> **Work instructions**
Rewrite everything from the line containing "According to this" down to the line containing "What separating distance", with "hat brim" changed to "cap brim" and nothing else altered.

> **Provided information**
[start]

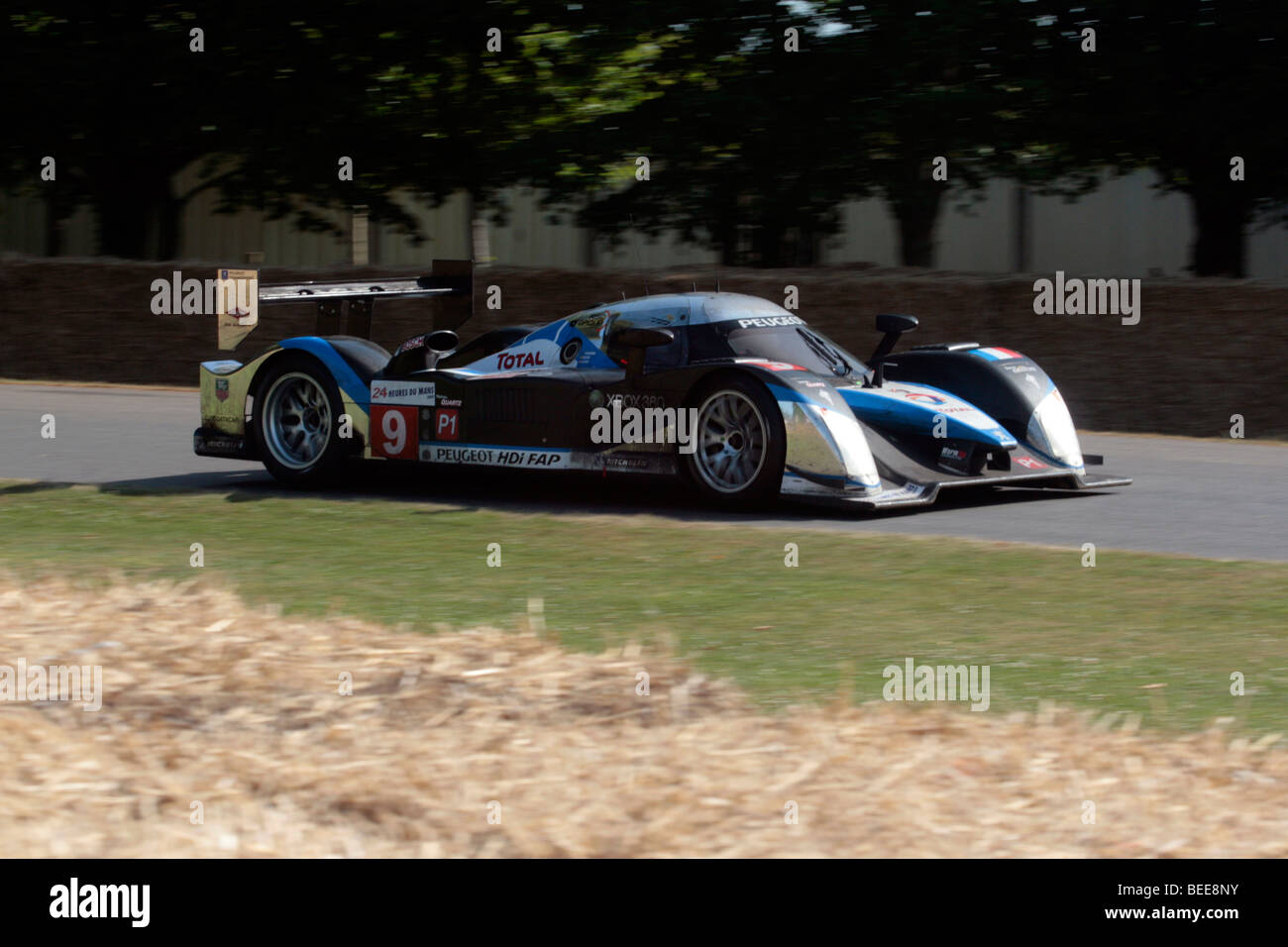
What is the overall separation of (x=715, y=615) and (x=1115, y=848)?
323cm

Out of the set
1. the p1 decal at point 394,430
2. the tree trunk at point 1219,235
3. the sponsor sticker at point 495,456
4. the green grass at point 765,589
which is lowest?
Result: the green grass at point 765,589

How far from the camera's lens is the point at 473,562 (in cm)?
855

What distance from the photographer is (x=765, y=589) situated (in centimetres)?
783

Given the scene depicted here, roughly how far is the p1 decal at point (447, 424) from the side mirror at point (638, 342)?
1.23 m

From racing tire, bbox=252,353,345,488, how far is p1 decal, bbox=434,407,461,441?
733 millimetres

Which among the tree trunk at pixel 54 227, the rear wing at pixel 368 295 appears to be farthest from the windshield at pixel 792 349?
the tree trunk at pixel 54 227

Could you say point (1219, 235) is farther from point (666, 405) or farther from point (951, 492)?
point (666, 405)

[end]
[start]

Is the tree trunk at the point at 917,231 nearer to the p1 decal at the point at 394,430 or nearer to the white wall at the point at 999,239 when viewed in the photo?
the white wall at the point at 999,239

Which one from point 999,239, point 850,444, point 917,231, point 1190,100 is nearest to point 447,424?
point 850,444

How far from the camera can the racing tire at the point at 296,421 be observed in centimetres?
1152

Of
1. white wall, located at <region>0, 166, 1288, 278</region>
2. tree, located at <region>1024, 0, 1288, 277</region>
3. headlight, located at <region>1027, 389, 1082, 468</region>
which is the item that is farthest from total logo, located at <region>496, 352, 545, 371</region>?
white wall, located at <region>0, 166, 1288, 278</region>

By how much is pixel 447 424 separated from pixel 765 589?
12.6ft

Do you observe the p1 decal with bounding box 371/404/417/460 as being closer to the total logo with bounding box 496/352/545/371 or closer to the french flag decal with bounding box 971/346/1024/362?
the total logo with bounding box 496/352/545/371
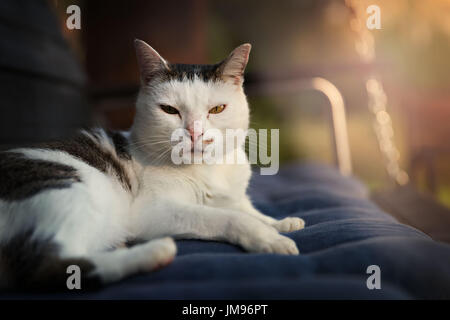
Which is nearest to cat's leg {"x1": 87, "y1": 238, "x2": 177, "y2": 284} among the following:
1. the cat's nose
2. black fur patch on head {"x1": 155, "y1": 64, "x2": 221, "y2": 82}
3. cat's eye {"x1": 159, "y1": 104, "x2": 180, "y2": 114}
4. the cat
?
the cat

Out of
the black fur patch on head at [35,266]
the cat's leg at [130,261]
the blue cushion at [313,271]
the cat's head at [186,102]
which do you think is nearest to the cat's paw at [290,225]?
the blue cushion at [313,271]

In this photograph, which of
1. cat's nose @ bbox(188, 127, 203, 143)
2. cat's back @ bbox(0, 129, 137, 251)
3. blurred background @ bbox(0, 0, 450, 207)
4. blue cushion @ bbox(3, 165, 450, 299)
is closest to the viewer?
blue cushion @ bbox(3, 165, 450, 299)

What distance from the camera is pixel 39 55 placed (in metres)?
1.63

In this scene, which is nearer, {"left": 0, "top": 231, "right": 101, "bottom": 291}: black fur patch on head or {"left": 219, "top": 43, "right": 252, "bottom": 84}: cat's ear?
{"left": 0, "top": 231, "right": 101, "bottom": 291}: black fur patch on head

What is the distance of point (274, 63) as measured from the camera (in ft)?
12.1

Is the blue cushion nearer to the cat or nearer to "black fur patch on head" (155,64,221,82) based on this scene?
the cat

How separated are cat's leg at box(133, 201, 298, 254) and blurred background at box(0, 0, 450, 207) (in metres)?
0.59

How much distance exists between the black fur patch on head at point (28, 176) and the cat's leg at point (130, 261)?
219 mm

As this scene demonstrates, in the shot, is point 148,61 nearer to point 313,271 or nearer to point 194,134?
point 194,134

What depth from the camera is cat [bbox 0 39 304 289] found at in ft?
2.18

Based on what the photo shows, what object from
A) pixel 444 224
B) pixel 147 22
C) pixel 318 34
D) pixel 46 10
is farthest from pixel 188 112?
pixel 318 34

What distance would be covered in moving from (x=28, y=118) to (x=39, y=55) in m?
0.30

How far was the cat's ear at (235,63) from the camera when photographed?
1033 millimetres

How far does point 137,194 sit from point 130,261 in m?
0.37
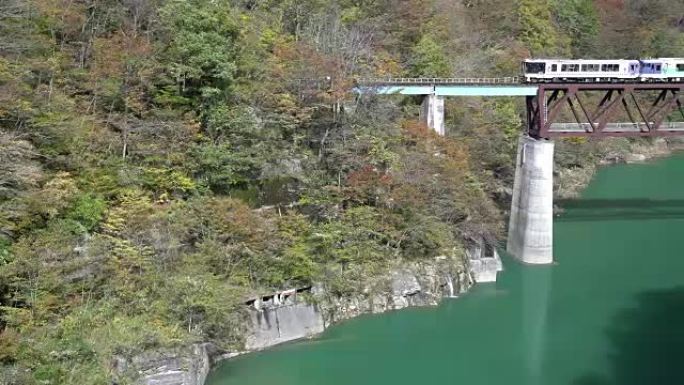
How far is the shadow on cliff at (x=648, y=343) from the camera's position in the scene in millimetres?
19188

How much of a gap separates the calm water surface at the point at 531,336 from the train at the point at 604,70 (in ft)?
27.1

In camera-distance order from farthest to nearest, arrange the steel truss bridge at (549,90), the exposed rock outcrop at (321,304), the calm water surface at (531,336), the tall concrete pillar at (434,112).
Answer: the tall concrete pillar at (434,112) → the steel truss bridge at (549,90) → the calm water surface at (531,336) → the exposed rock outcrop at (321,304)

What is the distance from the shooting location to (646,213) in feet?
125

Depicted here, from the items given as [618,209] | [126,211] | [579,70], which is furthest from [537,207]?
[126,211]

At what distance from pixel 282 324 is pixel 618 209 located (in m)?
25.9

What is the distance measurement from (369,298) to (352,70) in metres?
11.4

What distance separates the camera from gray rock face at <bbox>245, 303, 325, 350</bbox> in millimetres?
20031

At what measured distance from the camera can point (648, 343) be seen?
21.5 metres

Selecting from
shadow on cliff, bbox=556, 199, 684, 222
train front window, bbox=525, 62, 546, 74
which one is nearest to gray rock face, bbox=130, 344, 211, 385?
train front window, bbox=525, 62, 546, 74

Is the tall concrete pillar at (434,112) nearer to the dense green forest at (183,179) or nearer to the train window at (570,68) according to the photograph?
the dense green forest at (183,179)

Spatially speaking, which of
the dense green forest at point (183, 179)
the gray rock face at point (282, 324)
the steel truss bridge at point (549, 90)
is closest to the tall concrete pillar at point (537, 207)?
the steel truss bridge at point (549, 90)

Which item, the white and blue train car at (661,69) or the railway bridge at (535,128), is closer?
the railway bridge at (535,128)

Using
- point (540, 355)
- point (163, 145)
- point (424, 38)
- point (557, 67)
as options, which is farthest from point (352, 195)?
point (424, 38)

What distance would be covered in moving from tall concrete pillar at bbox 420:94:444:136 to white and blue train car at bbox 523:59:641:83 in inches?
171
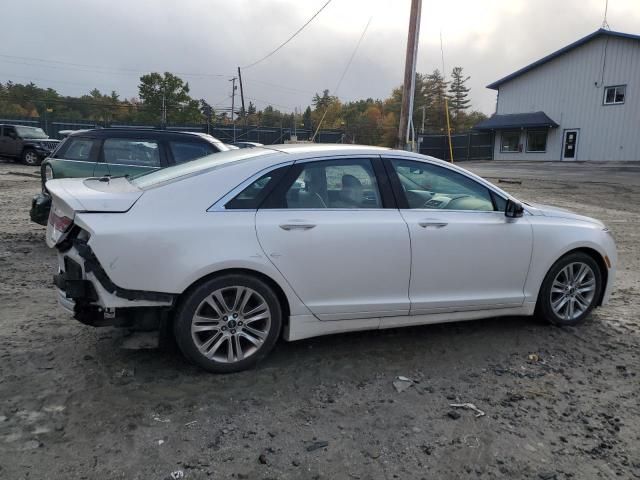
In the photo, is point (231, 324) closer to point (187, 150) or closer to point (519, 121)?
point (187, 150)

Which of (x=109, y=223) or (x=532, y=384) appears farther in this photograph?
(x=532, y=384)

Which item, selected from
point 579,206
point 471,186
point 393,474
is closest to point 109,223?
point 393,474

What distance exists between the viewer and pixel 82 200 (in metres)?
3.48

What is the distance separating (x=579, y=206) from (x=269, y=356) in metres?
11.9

[end]
[start]

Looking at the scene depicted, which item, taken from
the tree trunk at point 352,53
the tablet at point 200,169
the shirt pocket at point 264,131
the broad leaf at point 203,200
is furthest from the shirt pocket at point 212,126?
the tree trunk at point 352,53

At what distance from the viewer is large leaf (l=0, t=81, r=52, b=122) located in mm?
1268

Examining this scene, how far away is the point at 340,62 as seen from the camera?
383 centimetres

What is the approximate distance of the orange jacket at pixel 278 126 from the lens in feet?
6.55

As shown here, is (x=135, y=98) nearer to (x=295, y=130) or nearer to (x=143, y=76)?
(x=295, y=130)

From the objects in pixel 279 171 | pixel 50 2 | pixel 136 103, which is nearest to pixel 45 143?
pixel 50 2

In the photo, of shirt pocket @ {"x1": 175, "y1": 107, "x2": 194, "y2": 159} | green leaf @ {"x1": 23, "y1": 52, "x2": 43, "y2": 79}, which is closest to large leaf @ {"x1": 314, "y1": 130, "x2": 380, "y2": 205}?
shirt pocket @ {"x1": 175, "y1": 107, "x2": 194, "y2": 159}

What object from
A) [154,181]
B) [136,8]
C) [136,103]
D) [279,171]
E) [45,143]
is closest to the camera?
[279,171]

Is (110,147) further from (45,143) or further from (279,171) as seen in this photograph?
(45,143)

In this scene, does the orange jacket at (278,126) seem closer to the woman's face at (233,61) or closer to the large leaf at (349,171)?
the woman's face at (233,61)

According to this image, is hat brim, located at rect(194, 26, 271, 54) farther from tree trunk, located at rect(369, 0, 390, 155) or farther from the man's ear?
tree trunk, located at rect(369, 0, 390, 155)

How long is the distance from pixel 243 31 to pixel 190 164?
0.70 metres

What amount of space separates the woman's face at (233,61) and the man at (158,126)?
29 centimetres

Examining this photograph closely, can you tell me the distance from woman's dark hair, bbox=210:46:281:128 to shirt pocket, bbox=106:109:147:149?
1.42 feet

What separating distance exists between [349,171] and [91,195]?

[end]

> **Answer for the task**
According to this image, is cap brim, located at rect(194, 26, 271, 54) farther from tree trunk, located at rect(369, 0, 390, 155) or farther from the man's ear?
tree trunk, located at rect(369, 0, 390, 155)

How long is the distance from pixel 243 31 to pixel 190 164?
0.70 metres

What amount of space separates the woman's face at (233,61) and the man at (158,126)?
29 centimetres

Examining this photograph closely, can you tell me the distance from woman's dark hair, bbox=210:46:281:128 to shirt pocket, bbox=106:109:147:149?
1.42 feet

What separating distance exists between [349,171] and [91,195]?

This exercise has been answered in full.